#### ABOUT THIS TASK
Turn the items below into a numbered list of their text, skipping any blank lines, and leave the pictures out.

#### AVAILABLE DATA

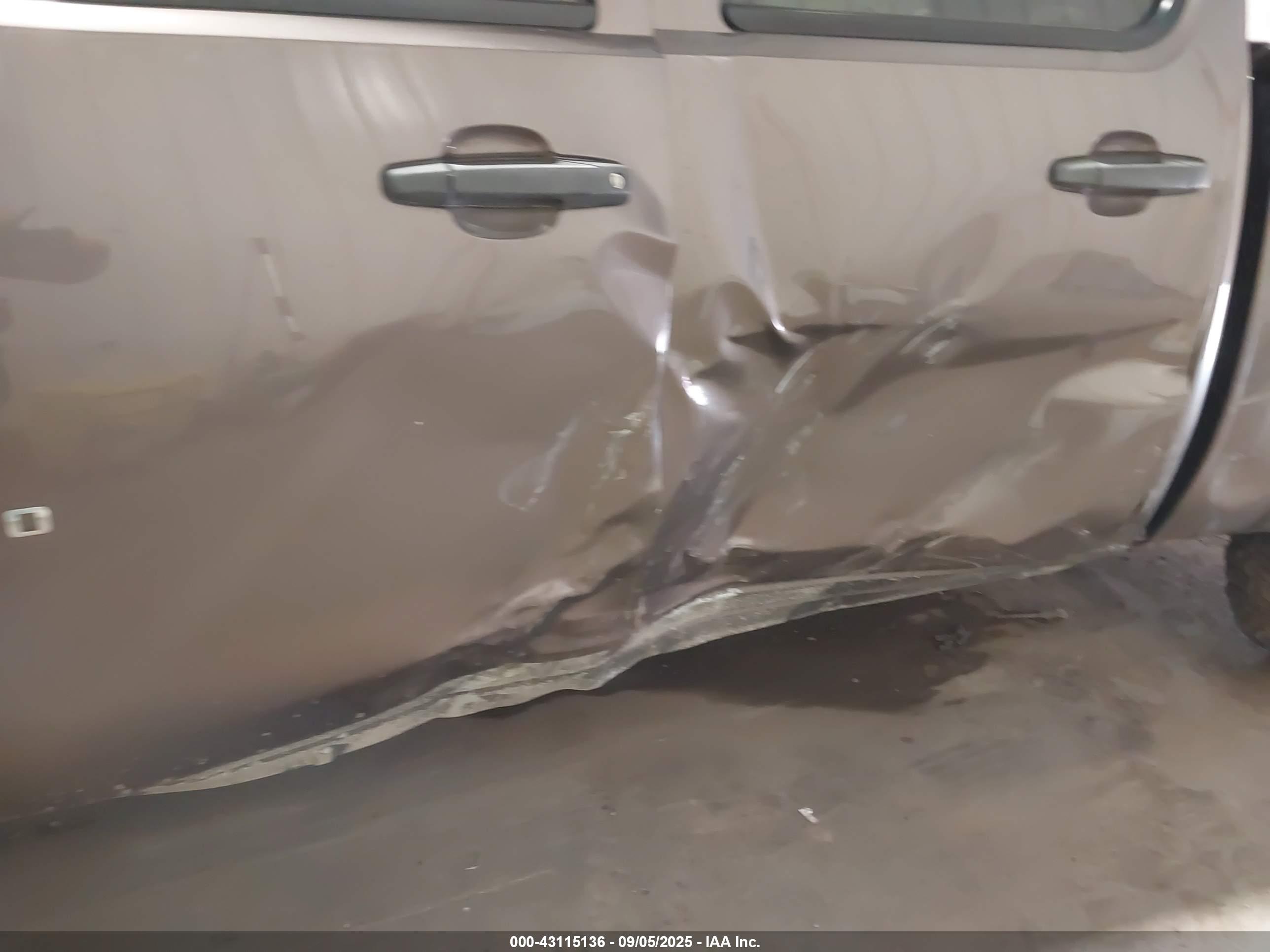 CHEVROLET SILVERADO image 6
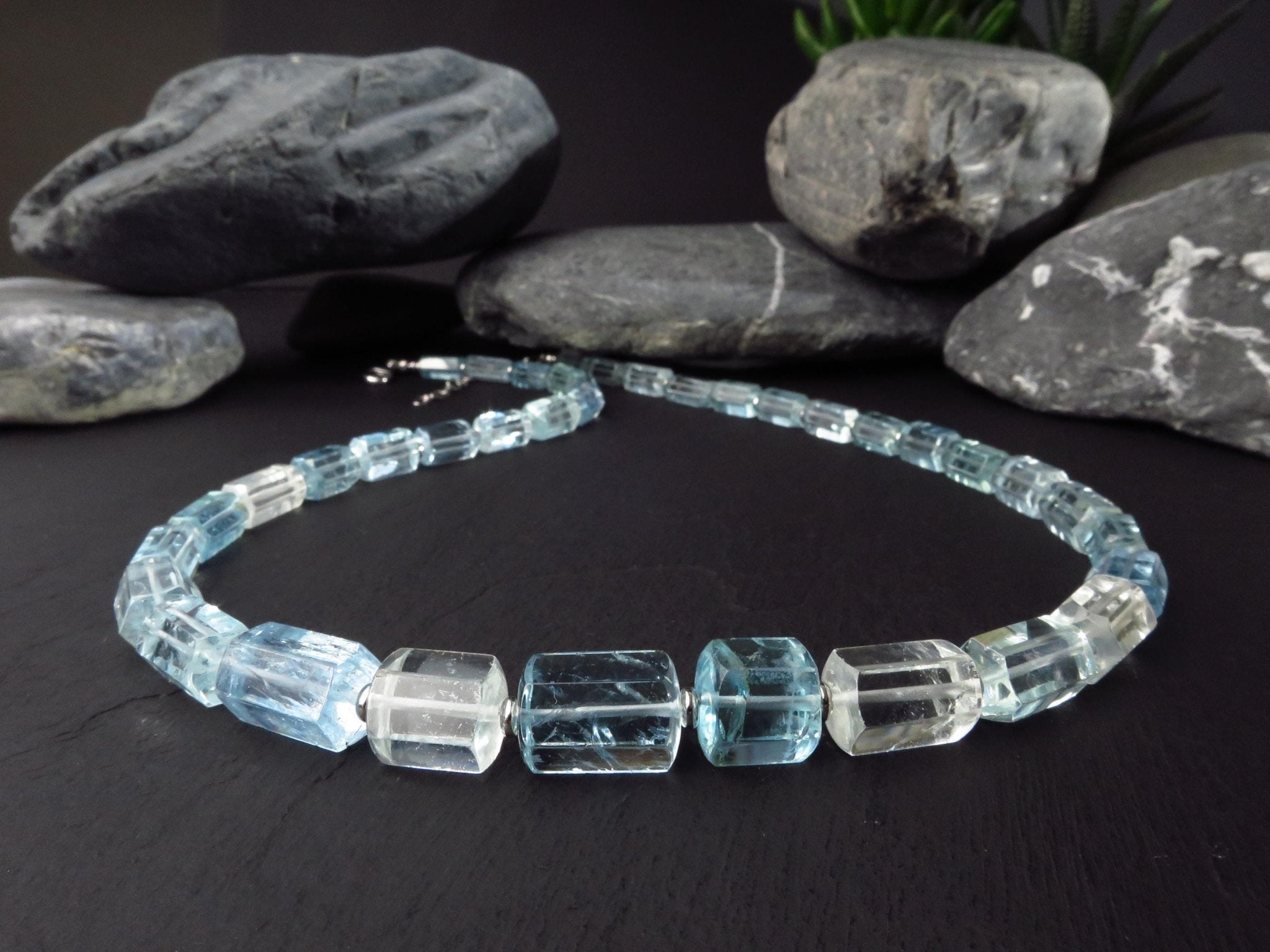 Aquamarin Kette Silber Naturkristalle 53cm blau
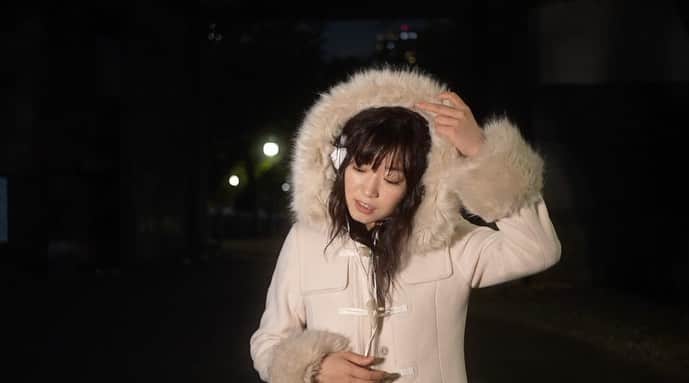 のインスタグラム：「もこもこ大好き星人は 寒すぎて全身もこもこになりたい。 可愛さとかでなく、 暖かさと気持ちよさがもう！！！！  少しでもチクチクするセーターが 急に着られなくなったのもある。  もこもこもこもこ( ˊ̱˂˃ˋ̱ )  この写真は先月の作品のもの 自主制作写真集 Photo Kinema https://kokoneshop.thebase.in/  #winter #japan  #iloveworms #mokomoko  #nightphotography #act  #actress #kokonesasaki #sasakikokone  #もこもこ #ふわもこ #全身もこもこで過ごしてます #ぬくぬく #冬の夜 #次回作 #これ撮ったのは #真夏です #俳優 #佐々木心音」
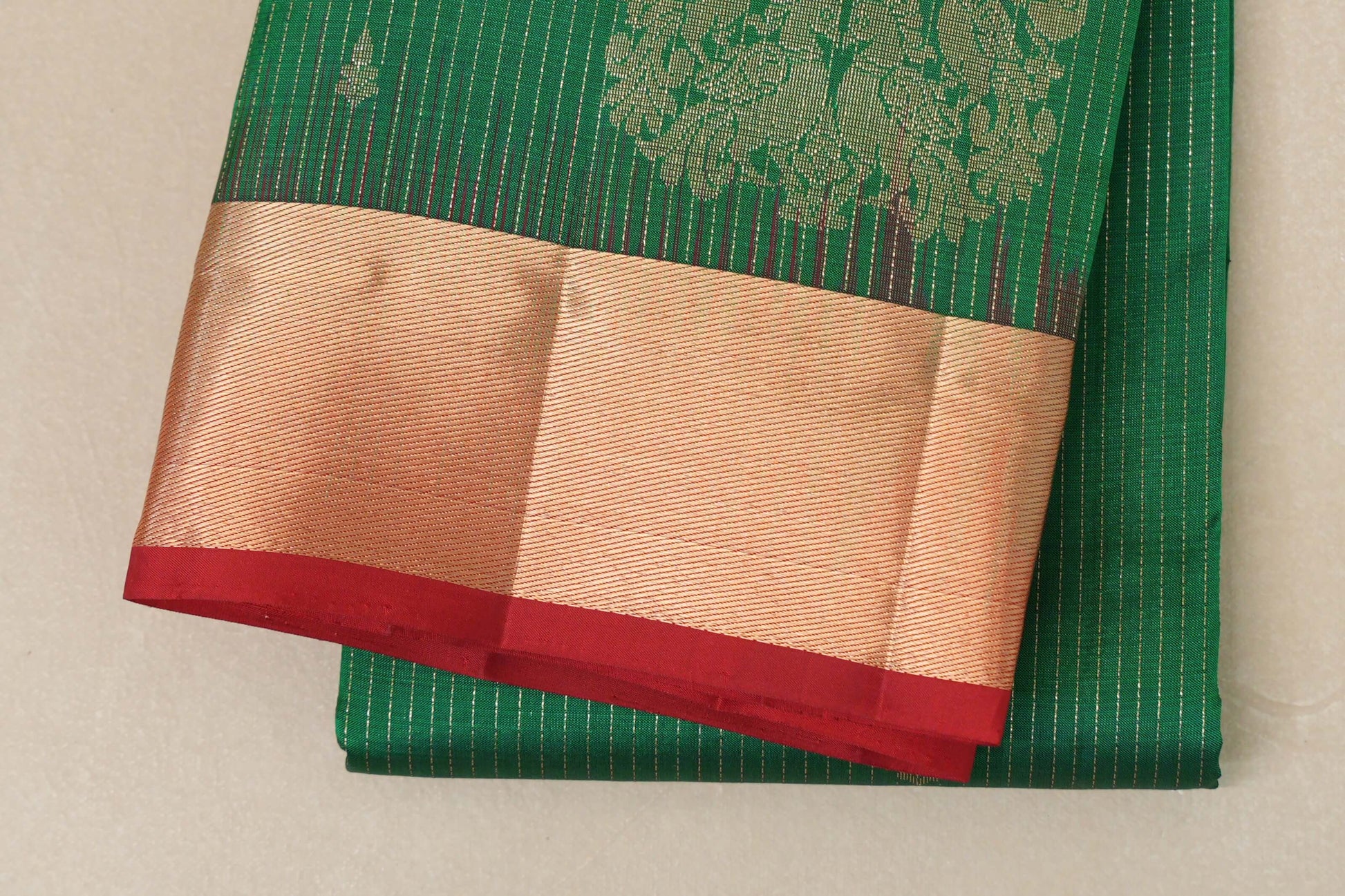 Emerald green with Red Borders Light Weight Kanchipuram Silk Saree  border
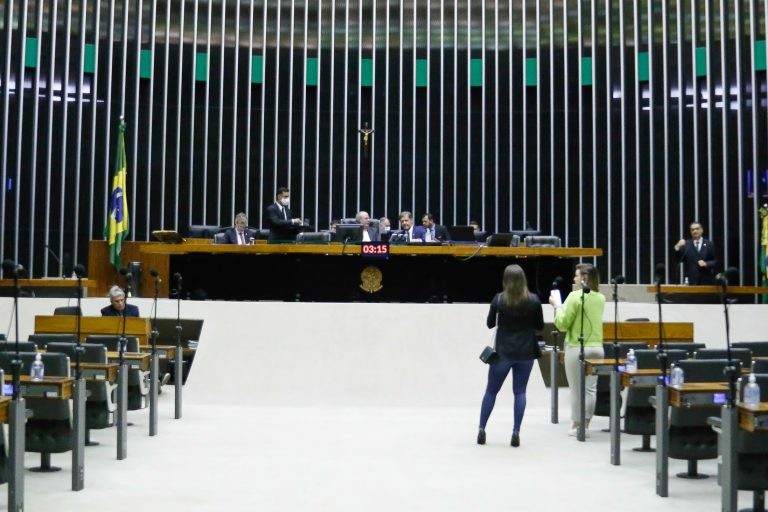 Câmara aprova urgência para projeto que cria o Dia Nacional do Cirurgião Oncológico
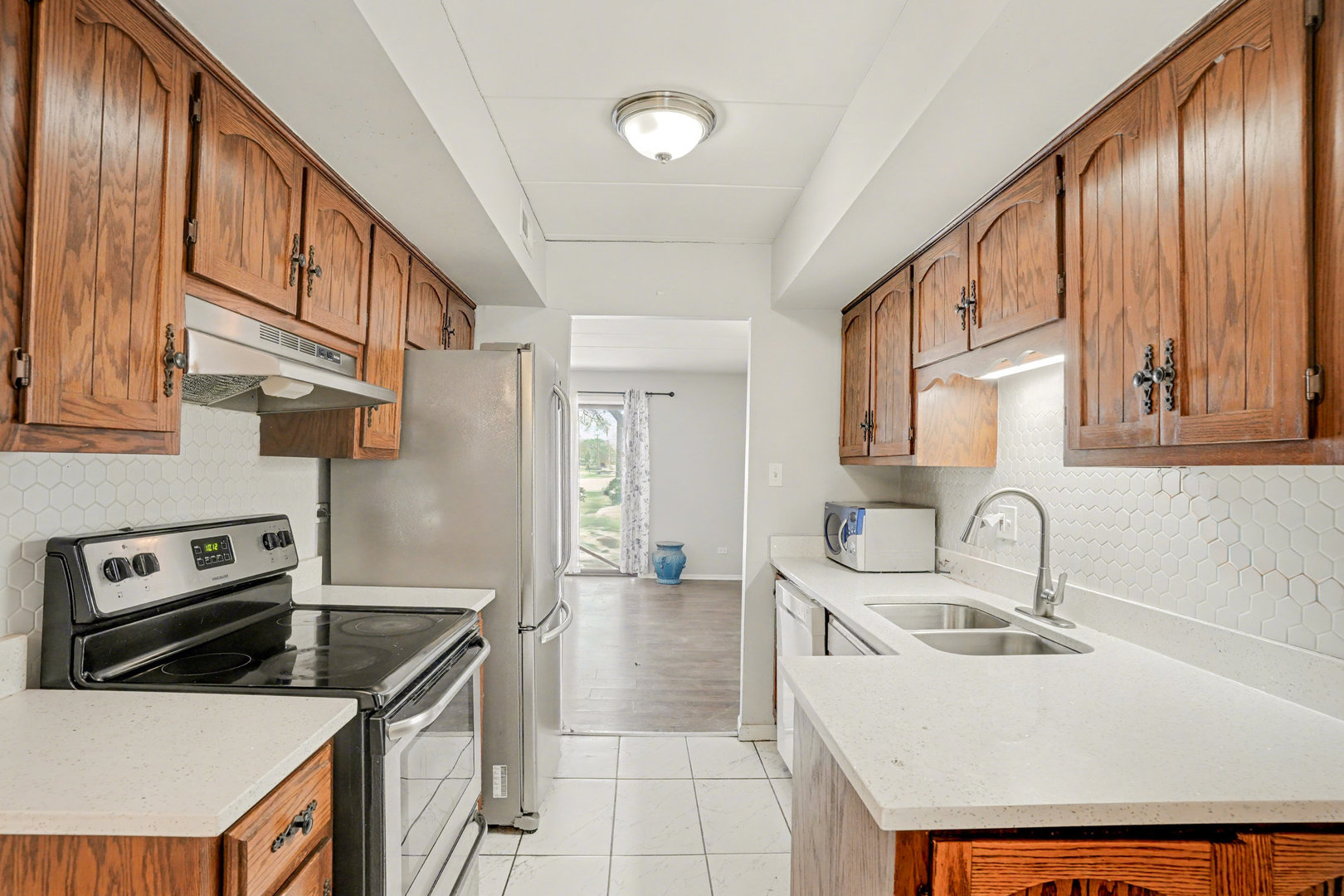 2807 Glenwood Lansing Road #112, Lynwood, IL 60411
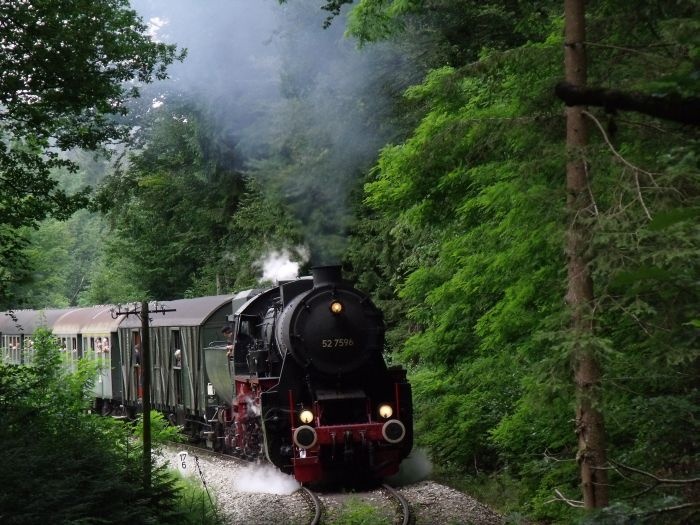 52 7596 vor Zug Schorndorf->Welzheim mitten im Wald bei km 17,6 oberhalb von Laufenmühle, um 13:51h am 23.06.2011
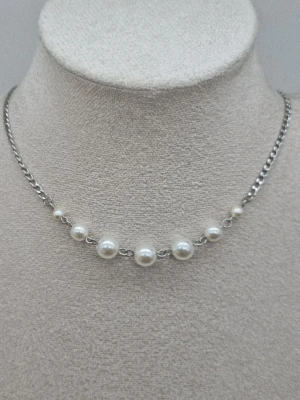 Handgjort halsband  - Material-rostfritt stål. Liknande Maria Nilsdotters smycke.✏️Beteckningen för rostfritt stål – 201 – en lägre klass, kan reagera snabbare med vatten, parfymer och oxidera.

#### TASK SOLUTION
1.  CHEVROLET SILVERADO image 6
2.  Aquamarin Kette Silber Naturkristalle 53cm blau
3.  のインスタグラム：「もこもこ大好き星人は 寒すぎて全身もこもこになりたい。 可愛さとかでなく、 暖かさと気持ちよさがもう！！！！  少しでもチクチクするセーターが 急に着られなくなったのもある。  もこもこもこもこ( ˊ̱˂˃ˋ̱ )  この写真は先月の作品のもの 自主制作写真集 Photo Kinema https://kokoneshop.thebase.in/  #winter #japan  #iloveworms #mokomoko  #nightphotography #act  #actress #kokonesasaki #sasakikokone  #もこもこ #ふわもこ #全身もこもこで過ごしてます #ぬくぬく #冬の夜 #次回作 #これ撮ったのは #真夏です #俳優 #佐々木心音」
4.  Emerald green with Red Borders Light Weight Kanchipuram Silk Saree  border
5.  Câmara aprova urgência para projeto que cria o Dia Nacional do Cirurgião Oncológico
6.  2807 Glenwood Lansing Road #112, Lynwood, IL 60411
7.  52 7596 vor Zug Schorndorf->Welzheim mitten im Wald bei km 17,6 oberhalb von Laufenmühle, um 13:51h am 23.06.2011
8.  Handgjort halsband  - Material-rostfritt stål. Liknande Maria Nilsdotters smycke.✏️Beteckningen för rostfritt stål – 201 – en lägre klass, kan reagera snabbare med vatten, parfymer och oxidera.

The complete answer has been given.